« Après l’accident, pas question de me remettre à aimer quelqu’un. Pourquoi ? Parce qu’ils s’éloignent à tire-d’aile, vous laissant seule. Trop risqué. » (p. 34)
T-Man roule si vite, dans son 4x4. Et il rit, déboîte sur les voies rapides avec de brusques embardées, fait des queues de poisson aux autres véhicules. Sur la banquette arrière, je crispe mes poings sur ma bouche, pour que personne ne devine ma peur, ni ce à quoi je pense : Ils ne savent pas. Ils ne savent pas quel effet ça fait de perdre le contrôle de la voiture qu'on conduit, de partir en vrille et de se crascher ; de se déchirer à tel point la gorge à force de crier qu'on a l'impression de cracher du feu. Ou ce qu'on ressent pendant une fraction de seconde où l'on saisit qu'on a perdu le contrôle et qu'on ne le reprendra pas.
Mes amis ne savent pas.
Mais je ne suis pas certaine de vouloir être aimée. On finit juste par souffrir au bout du compte.
Le docteur de la clinique à Tarrytown m'a dit que la codéine, c'est fort, et qu'une fois mon traitement achevé, basta. Si j'ai mal quelque part, je pourrai prendre de l'aspirine. "Ça sera un peu difficile au début, Jenna, mais tu t'y habitueras", elle m'a dit avec un sourire, alors j'ai commencé à trembler, je me doutais de ce qui allait m'arriver.
- Laisse-la te traverser, Jenna, dit Crow.
- Que je laisse quoi me traverser ?
- Ta peur.
- Elle ne me traverse pas. Elle s'incruste.
- Fais le vide en toi, comme la lumière. Que la peur te traverse. Ne la laisse pas
s'incruster.
- Je ne peux pas...
- Moi, je fais le vide en moi. C'est comme çà que je franchis l'obstacle.
En août, papa est revenu à Tarrytown, me rendre visite au centre de rééducation.
Tout sourire, à me dire que j'étais belle comme un coeur. Il reconnaissait enfin sa fille.
Il espérait, disait-il, que je lui permettrais de "se rattraper"-pour tout ce temps où il n'avait pas fait partie de ma vie.
Dans le bleu c'était l'endroit le plus heureux. Dans le bleu c'était où j'attendais quand je fermais les yeux.

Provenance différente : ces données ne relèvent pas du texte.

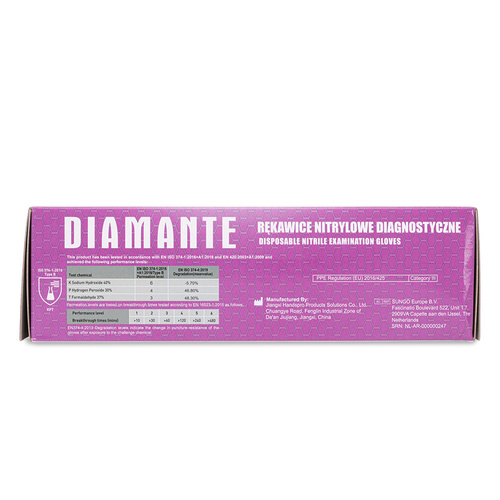 Diamante Disposable Nitrile Diagnostic and Protective Gloves, Size S, Pink, 100 pieces
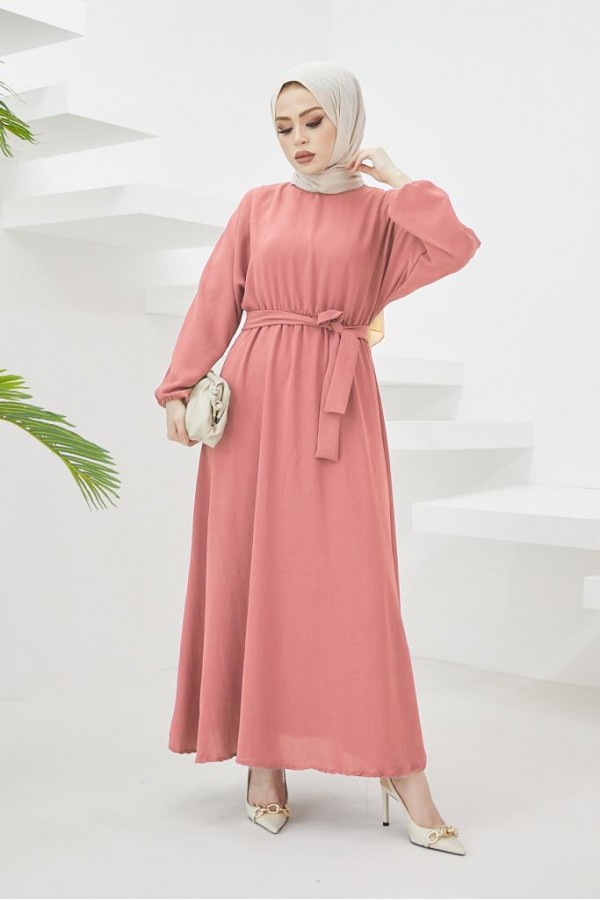 Tesettür Elbise Pembe 424-1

Après l'accident, mes blessures resteraient secrètes, je l'avais décidé.
Et on ne me ferait plus jamais mal, je l'avais décidé.
Quand les gens entrent dans ta vie, il y a toujours une raison, vois-tu. Ils ne la connaissent peut-être pas eux-mêmes. Tu ne la connais peut-être pas toi-même. N'empêche qu'il y a une raison. Forcément.
[…] c’était ainsi qu’elle m’avait sauvé la vie.
Sauvé la vie pour quoi faire, aucune idée.